My phone lit up again, and I stifled a groan as I answered and succumbed to the inevitable.

“Hi, Mom.”

“I assume you’ve seen Capital Confessions.

Trust my mother to jump right into political machinations. No Hi, how are you? for the Reynolds family.

“I have.”

Honestly, I was surprised by how much I’d been mentioned in Capital Confessions lately. My breakup with Thom had fed the site for a while, and then they’d focused on Jackie’s paternity, and I’d been casually mentioned in those posts. But now my name appeared on an almost weekly basis. Most of the mentions were tied to my father, but still. I figured at some point the media had to tire of me.

“How could you?”

I couldn’t pretend to be shocked. I’d known this moment was coming for a long time. There was a line in the sand between my parents and Jackie, and each time I crossed it, our relationship worsened.

I wished it didn’t have to be like this, that it wasn’t my sister or my parents. Wished my father was the kind of man who had included Jackie in our lives from the beginning. But there wasn’t anything I could do anymore. They’d made their choices, and I’d made mine, and I wasn’t going to keep apologizing.

“She’s my sister.
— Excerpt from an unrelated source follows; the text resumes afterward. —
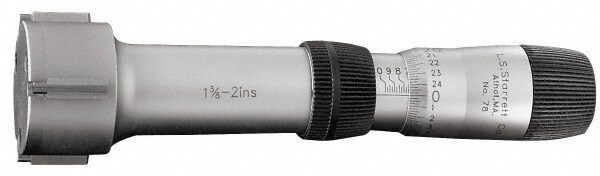 Mechanical Micrometer: 25 mm Range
I wanted to be there for her.”

My mother sucked in a deep breath as if I’d struck her through the phone.

“It sends a message you shouldn’t be sending,” she snapped.
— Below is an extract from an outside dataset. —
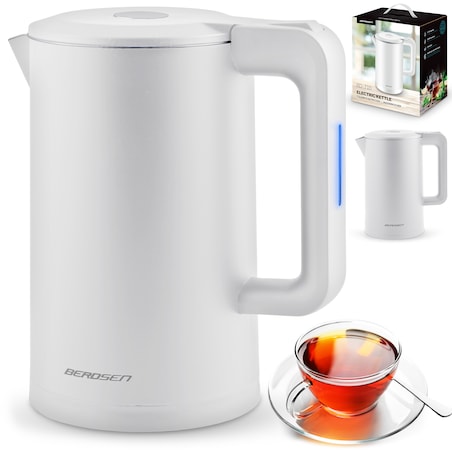 Czajnik elektryczny bezprzewodowy modny 1,7l Berdsen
I didn’t bother pointing out that my parents had held a press conference when the news of Jackie’s paternity broke, feeding the media some bullshit story about how we were all one big happy family. As though they both didn’t treat Jackie like she was a leper.

“She’s my sister,” I repeated, wondering how my mother knew so little about me to think that I would abandon Jackie. “I’m sorry that her existence hurts you. I’m sorry he cheated. What he did was so wrong, but even worse is how he doesn’t attempt to make amends. None of this is her fault, and yet she’s the one who bears the brunt of it.”
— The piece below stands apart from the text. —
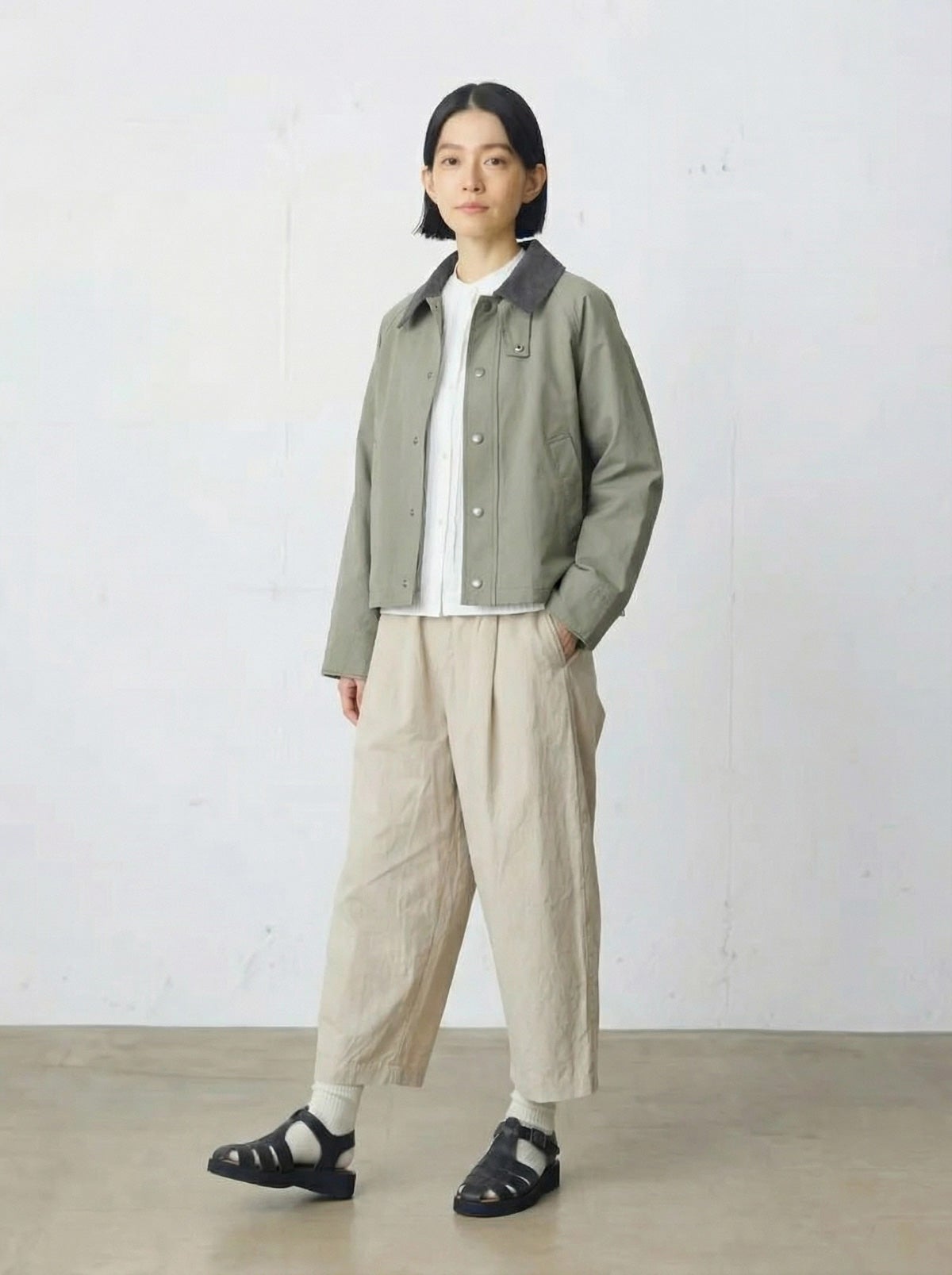 MidiUmi ハンティングショートジャケット｜ MARcourt ONLINE STORE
“I don’t know what’s gotten into you, Blair, but I’m tired of you acting out. You should be less concerned with that girl and more concerned with your family. You need to think about how your behavior reflects on the rest of us.”

That was all I had done. For years. I was over it.

“Why?”

“Because you have a duty to this family.”

There it was. The duty that was an albatross around my neck.

“It’s bad enough that you caused that scandal with Thom . . .”

“That scandal? That’s what you’re going to call my fiancé cheating on me? A scandal?”

How about some fucking sympathy? A hug. A kind word. Thom’s betrayal had been difficult enough without the added pressure my parents put on me.

“There was no need for your dramatics. When I think of the humiliation of all those people there, waiting for a wedding that never happened. Of your father, just months before the election . . . It’s bad enough, what we have to deal with from Kate. I expected better from you.”